GIVEN EXERCISE A:
In the Ror Schach Music Fest text, repeat the part from "Sixteen years ago, on" up to and including "audience of 3,500.", substituting "fest" for "festival".
GIVEN EXERCISE B:
Name every person mentioned by name in the Ror Schach Music Fest text.

Nate Decker, left, event coordinator, and Nate Luetgers, art coordinator, are seeking sponsorships for the July 28 Ror Schach Music Fest, one of Luetgers' Rorschach images, center, an inspiration. (Jean Ruzicka / Enterprise)

Sixteen years ago, on a field near Nevis, friends and bands converged to dance under the stars at Nate Decker's invitation.

About 350 arrived for the premier Ror Schach event. Decker, intrigued by musical interpretation, named the festival after Hermann Rorschach, the Swiss psychologist who developed the renowned "what-do-you-see?" inkblot test.

In this case, "hear?"

A year later, in 1995, the fest gaining momentum, the Hubbard County Fairgrounds became the site for "getting friends and bands together." Two stages held the 17 bands performing before an audience of 3,500.

Ror Schach's 14 bands engaged audience members on two stages again in 1996. But for the third year, it rained. "Particularly bad downpours," Decker recalled. He put the galoshes and umbrella in the closet.

Spatial reasoning items:

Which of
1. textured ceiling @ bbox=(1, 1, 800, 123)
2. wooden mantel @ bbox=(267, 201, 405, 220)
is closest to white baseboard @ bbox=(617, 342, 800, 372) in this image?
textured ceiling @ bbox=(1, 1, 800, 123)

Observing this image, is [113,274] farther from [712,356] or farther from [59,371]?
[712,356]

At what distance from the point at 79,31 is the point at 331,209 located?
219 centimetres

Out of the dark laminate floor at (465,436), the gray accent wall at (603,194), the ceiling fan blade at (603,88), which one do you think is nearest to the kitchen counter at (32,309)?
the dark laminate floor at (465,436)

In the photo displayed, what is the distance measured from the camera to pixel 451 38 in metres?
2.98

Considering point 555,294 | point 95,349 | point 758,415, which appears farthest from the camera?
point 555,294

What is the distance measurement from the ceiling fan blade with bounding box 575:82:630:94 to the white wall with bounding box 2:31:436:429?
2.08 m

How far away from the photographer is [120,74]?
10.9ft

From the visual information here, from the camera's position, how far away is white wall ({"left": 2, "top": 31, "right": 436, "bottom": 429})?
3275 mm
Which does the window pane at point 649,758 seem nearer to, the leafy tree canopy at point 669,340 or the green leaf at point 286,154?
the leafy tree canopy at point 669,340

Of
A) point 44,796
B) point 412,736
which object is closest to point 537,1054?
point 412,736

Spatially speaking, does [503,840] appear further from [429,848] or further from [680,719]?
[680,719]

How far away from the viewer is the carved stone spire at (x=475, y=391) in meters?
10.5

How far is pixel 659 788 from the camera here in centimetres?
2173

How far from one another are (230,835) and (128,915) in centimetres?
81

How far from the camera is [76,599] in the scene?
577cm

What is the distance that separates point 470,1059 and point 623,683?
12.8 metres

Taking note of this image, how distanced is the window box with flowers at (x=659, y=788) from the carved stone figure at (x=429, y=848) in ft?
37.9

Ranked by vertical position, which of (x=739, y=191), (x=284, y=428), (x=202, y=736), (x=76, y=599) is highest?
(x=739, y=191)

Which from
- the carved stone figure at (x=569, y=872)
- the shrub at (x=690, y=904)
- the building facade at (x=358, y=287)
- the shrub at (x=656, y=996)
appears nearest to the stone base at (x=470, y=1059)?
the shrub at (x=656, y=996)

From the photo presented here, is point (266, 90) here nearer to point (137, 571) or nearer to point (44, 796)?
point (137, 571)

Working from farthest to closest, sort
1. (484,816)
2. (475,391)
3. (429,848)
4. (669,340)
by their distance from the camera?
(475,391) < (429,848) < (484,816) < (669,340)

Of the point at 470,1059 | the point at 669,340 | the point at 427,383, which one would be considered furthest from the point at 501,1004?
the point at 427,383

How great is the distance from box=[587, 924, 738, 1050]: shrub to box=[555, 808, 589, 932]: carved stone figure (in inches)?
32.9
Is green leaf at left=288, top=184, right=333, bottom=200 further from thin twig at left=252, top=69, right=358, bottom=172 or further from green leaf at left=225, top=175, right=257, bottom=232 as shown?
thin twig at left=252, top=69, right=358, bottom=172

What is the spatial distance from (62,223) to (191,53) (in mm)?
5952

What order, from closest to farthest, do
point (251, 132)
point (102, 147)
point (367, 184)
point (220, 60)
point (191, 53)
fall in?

CORRECT ANSWER A:
Sixteen years ago, on a field near Nevis, friends and bands converged to dance under the stars at Nate Decker's invitation.

About 350 arrived for the premier Ror Schach event. Decker, intrigued by musical interpretation, named the fest after Hermann Rorschach, the Swiss psychologist who developed the renowned "what-do-you-see?" inkblot test.

In this case, "hear?"

A year later, in 1995, the fest gaining momentum, the Hubbard County Fairgrounds became the site for "getting friends and bands together." Two stages held the 17 bands performing before an audience of 3,500.

CORRECT ANSWER B:
Nate Decker, Nate Luetgers, Hermann Rorschach, Jean Ruzicka